Hoffnung auf Überlebende nach Erdbeben in Afghanistan schwindet

Zerstörtes Bergdorf im Osten Afghanistans
Zerstörtes Bergdorf im Osten Afghanistans
© AFP
Nach dem schweren Erdbeben mit mehr als 1400 Toten schwindet in Afghanistan die Hoffnung, noch Überlebende in den Trümmern zu finden. In der am schlimmsten betroffenen Provinz Kunar haben Rettungsteams einige Bergdörfer immer noch nicht erreicht, wie der Behördenvertreter Ijas Ulhak Jaad am Mittwoch der Nachrichtenagentur AFP sagte. Einsätze zur Bergung von Verschütteten und zur Versorgung der Überlebenden seien dort noch gar nicht angelaufen.

Das Beben der Stärke 6,0 hatte sich in der Nacht zum Montag in der Nähe der Großstadt Dschalalabad im Osten Afghanistans ereignet. Nach Angaben der Taliban-Regierung vom Mittwoch kamen dabei mindestens 1469 Menschen ums Leben. Mehr als 3500 weitere Menschen wurden verletzt.

Fast 7000 Häuser in den Provinzen Kunar, Nangarhar und Laghman im bergigen Grenzgebiet zu Pakistan wurden den Angaben zufolge vollständig zerstört. In seinem Dorf sei "kein einziges Haus intakt" geblieben, sagte der 56-jährige Omarchan Omari aus Dara-i-Nur in Nangarhar AFP.

Nach Angaben der Weltgesundheitsorganisation (WHO) sind immer noch "viele Menschen in zerstörten Gebäuden eingeschlossen". Die afghanischen Behörden und die UNO gehen daher davon aus, dass die Opferzahl noch weiter steigen wird.

Viele Orte in der Unglücksregion sind weiterhin schwer erreichbar, weil Erdrutsche und Felsstürze die Zufahrtsstraßen blockiert haben. Ein Team von Save the Children musste nach Angaben der  Hilfsorganisation etwa 20 Kilometer zu Fuß laufen, "um durch Felsstürze abgeschnittene Dörfer zu erreichen". Medizinische Geräte zur Versorgung von Verletzten trugen die Helfer dabei auf dem Rücken.

Das Verteidigungsministerium der Taliban-Regierung erklärte, innerhalb von zwei Tagen seien 155 Hubschrauberflüge organisiert worden, um rund 2000 Verletzte und deren Angehörige in Krankenhäuser zu bringen. Im Dorf Masar Dara in Kunar wurde zudem eine kleine mobile Klinik eingerichtet, um Verletzte notdürftig zu versorgen. 

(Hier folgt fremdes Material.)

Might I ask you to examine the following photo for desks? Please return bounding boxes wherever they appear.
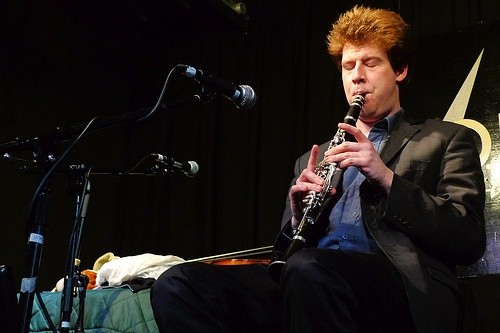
[17,287,159,333]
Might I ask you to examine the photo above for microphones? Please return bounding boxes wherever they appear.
[150,153,199,177]
[177,64,257,111]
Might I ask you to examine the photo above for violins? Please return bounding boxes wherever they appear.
[202,258,271,268]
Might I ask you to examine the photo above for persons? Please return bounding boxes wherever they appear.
[146,4,488,333]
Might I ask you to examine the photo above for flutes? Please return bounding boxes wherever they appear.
[268,92,365,285]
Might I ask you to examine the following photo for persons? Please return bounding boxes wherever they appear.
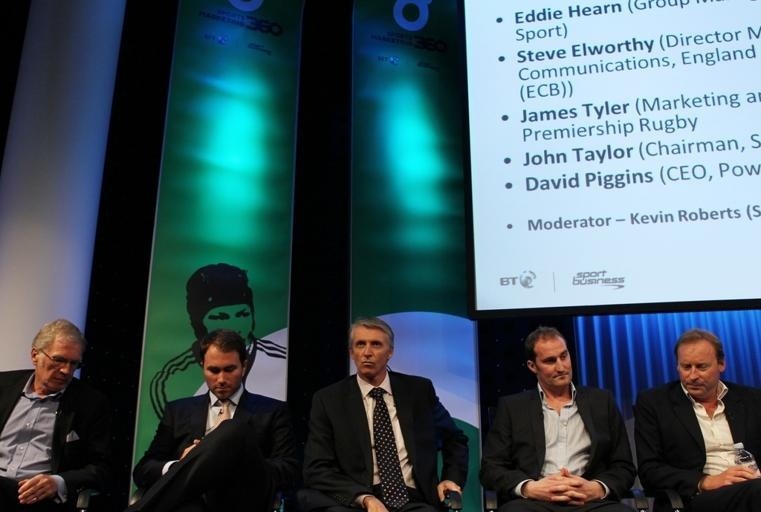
[125,330,304,512]
[300,315,470,511]
[480,327,636,512]
[1,318,107,511]
[635,328,761,511]
[150,262,287,420]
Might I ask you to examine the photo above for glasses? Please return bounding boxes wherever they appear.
[39,348,82,369]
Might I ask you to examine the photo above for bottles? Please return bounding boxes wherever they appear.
[733,441,761,477]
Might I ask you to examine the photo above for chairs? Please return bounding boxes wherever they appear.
[73,412,761,512]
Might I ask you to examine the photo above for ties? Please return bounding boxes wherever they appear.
[218,400,231,430]
[369,387,411,509]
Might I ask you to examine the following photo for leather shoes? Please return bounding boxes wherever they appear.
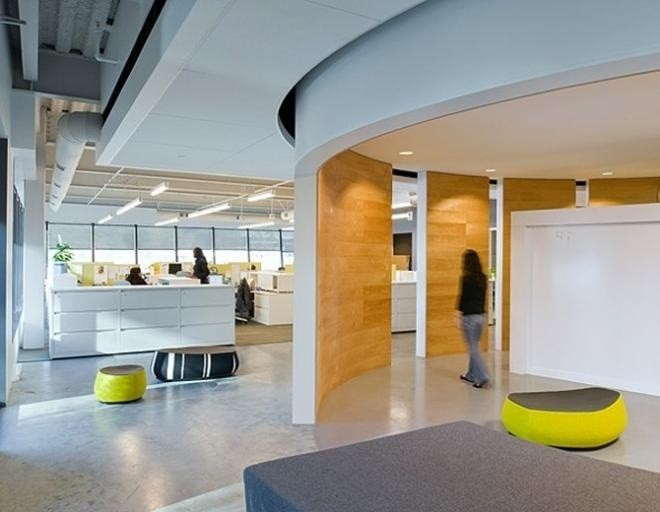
[461,374,474,383]
[472,383,483,388]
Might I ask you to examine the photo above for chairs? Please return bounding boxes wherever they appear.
[113,280,130,286]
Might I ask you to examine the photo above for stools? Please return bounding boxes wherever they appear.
[151,345,239,380]
[95,366,152,403]
[501,386,628,451]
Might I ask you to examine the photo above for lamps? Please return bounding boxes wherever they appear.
[247,188,276,202]
[236,192,276,229]
[96,214,114,224]
[149,181,169,199]
[116,196,144,217]
[186,201,231,219]
[151,213,181,227]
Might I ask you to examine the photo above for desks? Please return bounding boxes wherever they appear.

Wie ein AFP-Korrespondent berichtete, wurden bisher jedoch keine Zelte für Überlebende aufgestellt. Die Bewohner zerstörter Lehm- und Steinhäuser müssen daher im Freien schlafen.

Nach Angaben der Hilfsorganisation ActionAid sind mehr als 12.000 Menschen direkt von dem Erdbeben betroffen. Frauen und Mädchen, die von den radikalislamischen Taliban systematisch diskriminiert und ihrer Rechte beraubt werden, seien in der Notlage besonders gefährdet.

Afghanistan wird häufig von Erdbeben erschüttert, insbesondere am Hindukusch, wo die Eurasische und die Indische Erdplatte aufeinander treffen. Da viele Häuser in dem Land aus Lehmziegeln gebaut sind, richten die Erdstöße oft schwere Schäden an.

Hinzu kommt, dass die humanitäre Lage in Afghanistan infolge der Machtübernahme der Taliban im August 2021 ohnehin katastrophal ist. Der Westen hat seine Hilfen seitdem stark zurückgefahren.

"Dieses Erdbeben hätte zu keinem schlechteren Zeitpunkt kommen können", erklärte der Generalsekretär der Internationalen Föderation der Rotkreuz und Rothalbmond-Gesellschaften (IFRC), Jagan Chapagain. Die Katastrophe verursache "nicht nur unmittelbares Leid", sondern verschärfe auch die ohnehin schon schlimme humanitäre Krise in Afghanistan.

Das Welternährungsprogramm (WFP), das sich um Lebensmittel-Hilfen für die Erdbeben-Opfer bemüht, erklärte, da in Afghanistan schon vor dem Beben viele Menschen an Hunger gelitten hätten, sei die "Realität brutal".